_SELECTED EXCERPT_

⁂

Notts treasures: The last bottle of Bronchiline
A remedy for chest complaints, Bronchiline never made its inventor rich but was very popular in its day.
Whilst the county's most famous chemist, Jesse Boot, was turning his father's company into a national retailer in the early 1900s, the Phethean family were creating their own little empire in Ruddington, south Nottinghamshire.
They set up shop at 12 High Street in 1905 and for most of the last century produced potions for the paying public.
In the back room of the shop, the bit through the hatch the customers wouldn't really see, three generations of Phetheans made up all the medicines from raw ingredients.
This room has now been reconstructed in Ruddington Village Museum after it was saved from the skip in the late 1970s.
Acid Acetic Glacial part .01, Tinct. Capsic. part .002, Glycerin part .175, Syrupus Tolutan. part .175, Tinct. Ipecacuan. part .07, Liq. Chlorof. Co. 1885 part .03, Syrupus Scillae part .175, Syrupus Rhoead. part .35.
Before the establishment of the National Health Service in 1948, due to expense, people would bypass the doctor and go straight to the chemist to seek advice, tonics and other patent recipes.
One of the remedies offered in Ruddington was Bronchiline, something of the Phethean family's own invention.
Chemists were regulated with formal qualifications and examinations from the end of the 19th century. Curator of the Ruddington Village Museum, Gavin Walker says Bronchiline would have had some reasonable basis for its constituents.
"They made it up in vast vats at the back of the shop at the beginning of the winter and bottled it themselves... and people swore by it."
It was said to cure bronchitis, coughs, colds, asthma, sore throats, hoarseness, difficult breathing and other chest ailments arising from chills.
As the label states, 'It warms the chest if swallowed slowly and allowed to trickle down the throat'.
"The closest equivalent [nowadays] would be one of these expectorant cough medicines."
Ruddington Village Museum
At the museum in Ruddington you will find a reconstruction of the back room of the chemists, as it would have looked for much of the 20th century.
In the 1990s the Phethean family sold out to a larger company and a chemist still trades from the premises.
Retired pharmacist Ken Phethean still lives in Ruddington and visits the museum every ten years just to make sure things are in the right place.

⁂

_LISTED ENTRIES_
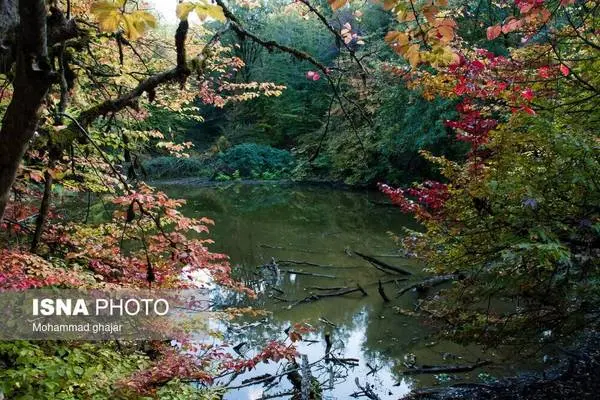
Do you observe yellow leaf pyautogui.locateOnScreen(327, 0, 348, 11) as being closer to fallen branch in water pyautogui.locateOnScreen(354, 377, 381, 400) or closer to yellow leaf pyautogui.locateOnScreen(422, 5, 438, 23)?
yellow leaf pyautogui.locateOnScreen(422, 5, 438, 23)

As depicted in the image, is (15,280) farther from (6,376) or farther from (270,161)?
(270,161)

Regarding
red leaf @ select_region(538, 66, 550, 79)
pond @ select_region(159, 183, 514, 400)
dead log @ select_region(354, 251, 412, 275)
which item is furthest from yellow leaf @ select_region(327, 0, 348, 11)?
dead log @ select_region(354, 251, 412, 275)

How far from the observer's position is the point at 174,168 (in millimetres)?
26562

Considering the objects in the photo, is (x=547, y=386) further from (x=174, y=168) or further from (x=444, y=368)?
(x=174, y=168)

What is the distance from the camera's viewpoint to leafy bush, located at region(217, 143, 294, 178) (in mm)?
26469

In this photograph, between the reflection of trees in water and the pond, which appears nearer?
the pond

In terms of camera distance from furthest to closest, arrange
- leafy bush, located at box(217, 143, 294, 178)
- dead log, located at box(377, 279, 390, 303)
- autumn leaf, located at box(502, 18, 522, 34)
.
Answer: leafy bush, located at box(217, 143, 294, 178)
dead log, located at box(377, 279, 390, 303)
autumn leaf, located at box(502, 18, 522, 34)

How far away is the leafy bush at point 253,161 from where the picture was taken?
2647 cm

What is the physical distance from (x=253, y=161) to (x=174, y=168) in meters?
4.68

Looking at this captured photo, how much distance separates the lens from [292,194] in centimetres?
2103

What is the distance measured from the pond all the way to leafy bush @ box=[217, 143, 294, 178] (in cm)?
921

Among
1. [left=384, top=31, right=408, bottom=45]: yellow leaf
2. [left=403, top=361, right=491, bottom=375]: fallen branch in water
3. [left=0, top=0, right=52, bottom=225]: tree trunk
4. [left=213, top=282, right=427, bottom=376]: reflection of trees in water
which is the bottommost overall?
[left=403, top=361, right=491, bottom=375]: fallen branch in water

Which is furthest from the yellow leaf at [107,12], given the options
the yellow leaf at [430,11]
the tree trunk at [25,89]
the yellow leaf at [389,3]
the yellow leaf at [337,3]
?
the yellow leaf at [430,11]

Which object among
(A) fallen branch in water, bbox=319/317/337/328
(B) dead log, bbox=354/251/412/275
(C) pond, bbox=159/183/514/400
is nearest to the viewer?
(C) pond, bbox=159/183/514/400
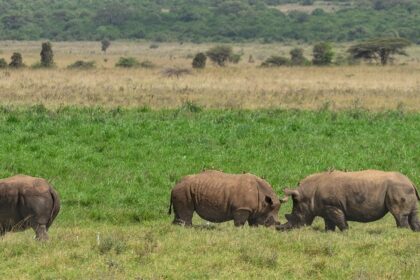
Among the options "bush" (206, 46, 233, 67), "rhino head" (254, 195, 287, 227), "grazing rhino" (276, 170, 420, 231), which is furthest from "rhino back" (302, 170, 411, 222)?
"bush" (206, 46, 233, 67)

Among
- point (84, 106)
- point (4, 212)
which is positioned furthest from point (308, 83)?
point (4, 212)

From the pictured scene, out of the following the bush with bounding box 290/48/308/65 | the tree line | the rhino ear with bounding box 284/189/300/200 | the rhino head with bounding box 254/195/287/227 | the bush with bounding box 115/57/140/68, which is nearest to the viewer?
the rhino head with bounding box 254/195/287/227

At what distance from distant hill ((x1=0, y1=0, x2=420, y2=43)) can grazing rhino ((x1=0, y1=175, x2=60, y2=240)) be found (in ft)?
282

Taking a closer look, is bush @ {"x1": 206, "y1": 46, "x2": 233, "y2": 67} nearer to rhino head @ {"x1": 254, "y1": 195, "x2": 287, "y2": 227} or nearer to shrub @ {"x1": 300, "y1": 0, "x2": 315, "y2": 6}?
rhino head @ {"x1": 254, "y1": 195, "x2": 287, "y2": 227}

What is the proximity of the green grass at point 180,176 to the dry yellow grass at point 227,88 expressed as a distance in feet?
10.8

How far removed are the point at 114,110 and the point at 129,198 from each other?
10133mm

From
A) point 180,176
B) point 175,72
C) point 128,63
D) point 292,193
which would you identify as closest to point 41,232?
point 292,193

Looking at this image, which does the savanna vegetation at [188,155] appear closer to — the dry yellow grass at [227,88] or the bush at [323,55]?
the dry yellow grass at [227,88]

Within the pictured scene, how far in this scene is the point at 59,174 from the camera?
67.7 feet

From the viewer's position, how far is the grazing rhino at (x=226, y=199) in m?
15.1

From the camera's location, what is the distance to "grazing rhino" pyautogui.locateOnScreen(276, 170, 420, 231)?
1497 centimetres

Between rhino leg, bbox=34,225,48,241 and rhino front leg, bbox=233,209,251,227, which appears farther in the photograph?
rhino front leg, bbox=233,209,251,227

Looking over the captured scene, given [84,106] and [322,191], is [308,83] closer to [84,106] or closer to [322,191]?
[84,106]

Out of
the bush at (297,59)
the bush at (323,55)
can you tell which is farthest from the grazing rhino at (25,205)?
the bush at (297,59)
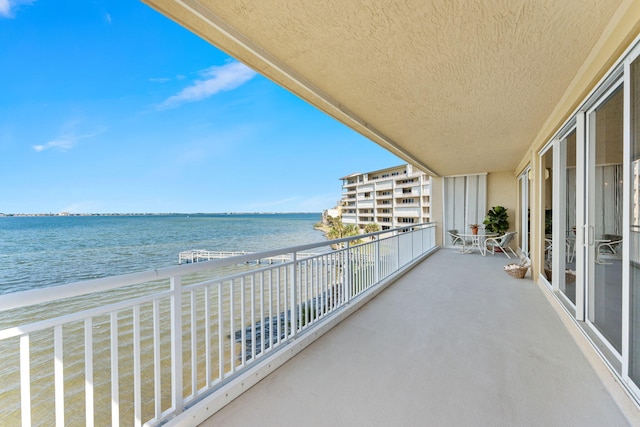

⁂

_WORK TO COMPLETE_
Copy the Bronchiline article word for word from "Before the establishment" to "for its constituents.".

_EXPECTED OUTPUT_
Before the establishment of the National Health Service in 1948, due to expense, people would bypass the doctor and go straight to the chemist to seek advice, tonics and other patent recipes.
One of the remedies offered in Ruddington was Bronchiline, something of the Phethean family's own invention.
Chemists were regulated with formal qualifications and examinations from the end of the 19th century. Curator of the Ruddington Village Museum, Gavin Walker says Bronchiline would have had some reasonable basis for its constituents.